Nous vivons dans une société où le nombre d'objets connectés explose - 1,8 milliard en Europe, selon une étude de 2022 [1] réalisée par l'ADEME (Agence de la transition écologique) et l'ARCEP (Autorité de régulation des communications électroniques, des postes et de la distribution de la presse) - alors que les risques cyber se démultiplient. Depuis 2015, le coût annuel mondial de la cybercriminalité aurait doublé, jusqu'à atteindre 5 500 milliards d'euros en 2020 [2] !
Comme il est établi que les failles de sécurité seraient dues, le plus souvent, à un défaut de conception dès l'origine plutôt qu'aux suites d'une attaque informatique [2], le « by design » s'est progressivement imposée comme le moyen de « penser la conformité » en amont de la conception d'un objet ou d'un système connecté et, ensuite, tout au long de son cycle de vie.
RGPD : protéger les données personnelles dès la conception
Le concept « by-design » désigne un principe de « conformité dès la conception » qui se décline en deux notions relatives, d'une part, à la vie privée et, d'autre part, à la sécurité.
Le plus souvent, il se traduit en obligations contraignantes.
Le RGPD consacre ainsi un article spécifique à ce qu'on appelle le « privacy-by-design » (RGPD, art. 25, §1). Afin de protéger efficacement la « privacy » (la vie privée), le texte européen prévoit une liste non exhaustive de mesures techniques et organisationnelles contraignantes pour protéger les données personnelles, dès la conception du traitement (RGPD, art. 32). Au chapitre des mesures d'ordre technique, on peut citer la pseudonymisation et le chiffrement des données, le principe de minimisation qui limite la quantité de données collectées au regard de la finalité du traitement et la mise en place de procédures de contrôle permettant d'évaluer la sécurité du traitement, tel que les tests d'intrusion pour identifier les éventuelles failles de sécurité.
Les mesures organisationnelles doivent également permettre de restreindre, au sein même de la structure de l'entreprise ou de l'institution, l'accès aux données ainsi qu'aux résultats obtenus par leur recoupement, de former le personnel aux enjeux de protection des données personnelles ou encore d'associer le délégué à la protection des données le plus en amont possible, à la conception d'un projet. Par ailleurs, le responsable de traitement a l'obligation de mener des études d'impact sur la vie privée (Privacy Impact Assessment) afin de cartographier les risques (RGPD, art. 35).
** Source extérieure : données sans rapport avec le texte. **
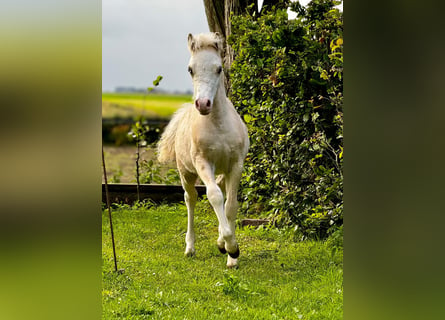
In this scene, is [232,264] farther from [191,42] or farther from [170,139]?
[191,42]

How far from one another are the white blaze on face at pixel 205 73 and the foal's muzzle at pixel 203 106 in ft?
0.09

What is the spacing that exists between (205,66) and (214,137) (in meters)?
0.52

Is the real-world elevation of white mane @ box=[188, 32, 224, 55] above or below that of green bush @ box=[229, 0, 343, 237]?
above

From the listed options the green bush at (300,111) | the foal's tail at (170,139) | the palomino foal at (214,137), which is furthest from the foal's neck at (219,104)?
the foal's tail at (170,139)

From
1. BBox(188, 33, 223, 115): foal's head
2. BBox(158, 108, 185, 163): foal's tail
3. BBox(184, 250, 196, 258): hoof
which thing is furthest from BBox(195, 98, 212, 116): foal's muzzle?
BBox(184, 250, 196, 258): hoof

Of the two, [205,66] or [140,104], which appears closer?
[205,66]

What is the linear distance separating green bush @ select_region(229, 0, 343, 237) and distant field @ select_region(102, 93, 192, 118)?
2526 millimetres

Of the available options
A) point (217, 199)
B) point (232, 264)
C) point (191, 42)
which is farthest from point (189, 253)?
point (191, 42)

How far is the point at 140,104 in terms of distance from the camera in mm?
7281

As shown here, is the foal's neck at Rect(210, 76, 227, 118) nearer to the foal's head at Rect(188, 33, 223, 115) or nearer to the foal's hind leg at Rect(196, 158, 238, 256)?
the foal's head at Rect(188, 33, 223, 115)

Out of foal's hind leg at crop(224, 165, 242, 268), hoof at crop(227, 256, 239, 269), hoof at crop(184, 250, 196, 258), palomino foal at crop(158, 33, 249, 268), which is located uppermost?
palomino foal at crop(158, 33, 249, 268)

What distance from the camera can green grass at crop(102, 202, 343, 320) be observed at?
2818 mm

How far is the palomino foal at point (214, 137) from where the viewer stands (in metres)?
3.29
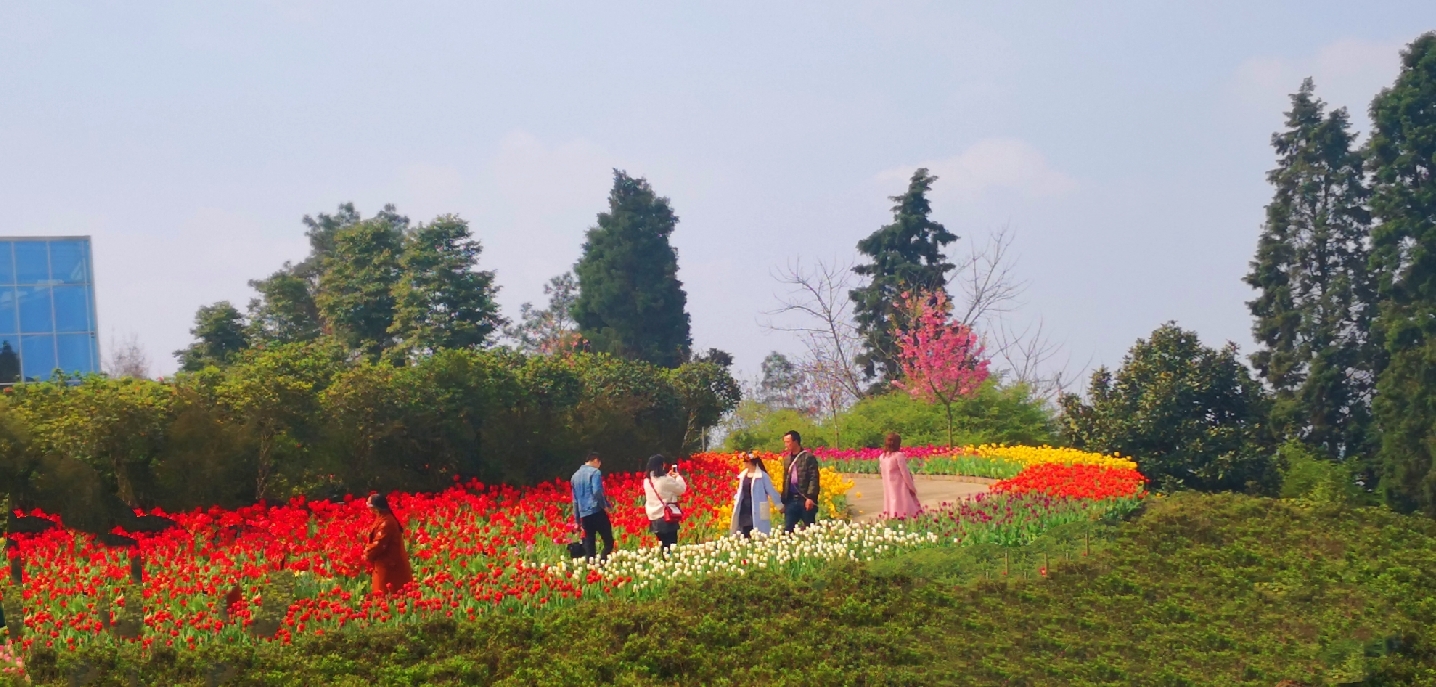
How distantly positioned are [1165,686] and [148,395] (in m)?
11.0

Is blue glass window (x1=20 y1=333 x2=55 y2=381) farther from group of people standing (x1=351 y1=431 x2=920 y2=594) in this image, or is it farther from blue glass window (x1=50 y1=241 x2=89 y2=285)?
group of people standing (x1=351 y1=431 x2=920 y2=594)

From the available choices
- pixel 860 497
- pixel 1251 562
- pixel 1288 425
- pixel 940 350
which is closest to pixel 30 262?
pixel 940 350

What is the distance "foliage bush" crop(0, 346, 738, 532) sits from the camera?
46.6 ft

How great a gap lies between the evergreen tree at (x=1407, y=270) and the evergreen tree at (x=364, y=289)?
23.4 meters

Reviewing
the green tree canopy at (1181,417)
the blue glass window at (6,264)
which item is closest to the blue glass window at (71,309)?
the blue glass window at (6,264)

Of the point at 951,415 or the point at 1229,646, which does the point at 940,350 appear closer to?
the point at 951,415

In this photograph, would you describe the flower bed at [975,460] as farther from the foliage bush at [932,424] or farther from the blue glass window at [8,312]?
the blue glass window at [8,312]

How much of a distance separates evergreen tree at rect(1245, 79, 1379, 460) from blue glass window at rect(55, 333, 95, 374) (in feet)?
107

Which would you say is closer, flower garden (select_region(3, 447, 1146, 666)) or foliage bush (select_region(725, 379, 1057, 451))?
flower garden (select_region(3, 447, 1146, 666))

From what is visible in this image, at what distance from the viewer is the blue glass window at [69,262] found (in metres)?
40.1

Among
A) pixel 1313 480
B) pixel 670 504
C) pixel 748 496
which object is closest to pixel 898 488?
pixel 748 496

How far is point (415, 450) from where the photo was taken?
17156 mm

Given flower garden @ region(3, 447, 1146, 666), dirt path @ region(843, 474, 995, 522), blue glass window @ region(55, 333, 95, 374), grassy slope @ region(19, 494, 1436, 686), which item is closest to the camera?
grassy slope @ region(19, 494, 1436, 686)

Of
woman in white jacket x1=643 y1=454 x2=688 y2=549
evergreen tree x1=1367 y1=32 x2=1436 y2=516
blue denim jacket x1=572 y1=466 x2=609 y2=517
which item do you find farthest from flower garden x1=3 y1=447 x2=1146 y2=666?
evergreen tree x1=1367 y1=32 x2=1436 y2=516
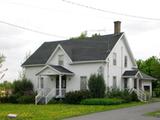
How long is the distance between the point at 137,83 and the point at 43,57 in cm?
1279

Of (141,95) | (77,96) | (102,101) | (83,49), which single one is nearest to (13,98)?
(77,96)

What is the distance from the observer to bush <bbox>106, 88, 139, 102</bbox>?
41.0 metres

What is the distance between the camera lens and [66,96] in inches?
1645

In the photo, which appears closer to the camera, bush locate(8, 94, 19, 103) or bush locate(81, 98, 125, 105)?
bush locate(81, 98, 125, 105)

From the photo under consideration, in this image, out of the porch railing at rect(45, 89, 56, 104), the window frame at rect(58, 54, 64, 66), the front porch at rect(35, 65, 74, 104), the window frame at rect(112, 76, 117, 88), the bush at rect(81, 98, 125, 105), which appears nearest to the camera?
the bush at rect(81, 98, 125, 105)

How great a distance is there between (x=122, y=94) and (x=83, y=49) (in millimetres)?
8506

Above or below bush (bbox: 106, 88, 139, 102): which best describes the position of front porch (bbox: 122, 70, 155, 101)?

Autant d'obligations pour l'entreprise dont le non-respect expose à de lourdes amendes pouvant s'élever à 10 millions d'euros ou 2% du chiffre d'affaires annuel mondial de l'entreprise [3] !
DSA : veiller à l'information du consommateur
Plus récemment, le Digital Service Act, entré en vigueur le 25 août 2023, contraint « les fournisseurs des plateformes en ligne permettant aux consommateurs de conclure des contrats à distance avec des professionnels » à veiller « à ce que leur interface en ligne soit conçue et organisée d'une manière permettant aux professionnels de respecter leurs obligations en matière d'informations précontractuelles, de conformité et d'informations sur la sécurité des produits qui leur incombent en vertu du droit applicable de l'Union. » (DSA, art. 31).
Parfois, le concept de « by design » s'inscrit dans une simple démarche de certification non contraignante, le « security-by-design ». Il en est ainsi du Cyber Security Act de 2019 qui incite les fournisseurs de TIC à garantir [4] la sécurité des produits dès le stade de la conception et à la prendre en charge tout au long du cycle de vie du produit (Cyber Security Act, art. 56). Il devrait néanmoins se généraliser car il fait l'objet d'une proposition de règlement européen, le « cyber résilience act », visant à imposer des règles essentielles relatives à la conception du produit numérique afin de garantir sa cybersécurité [5].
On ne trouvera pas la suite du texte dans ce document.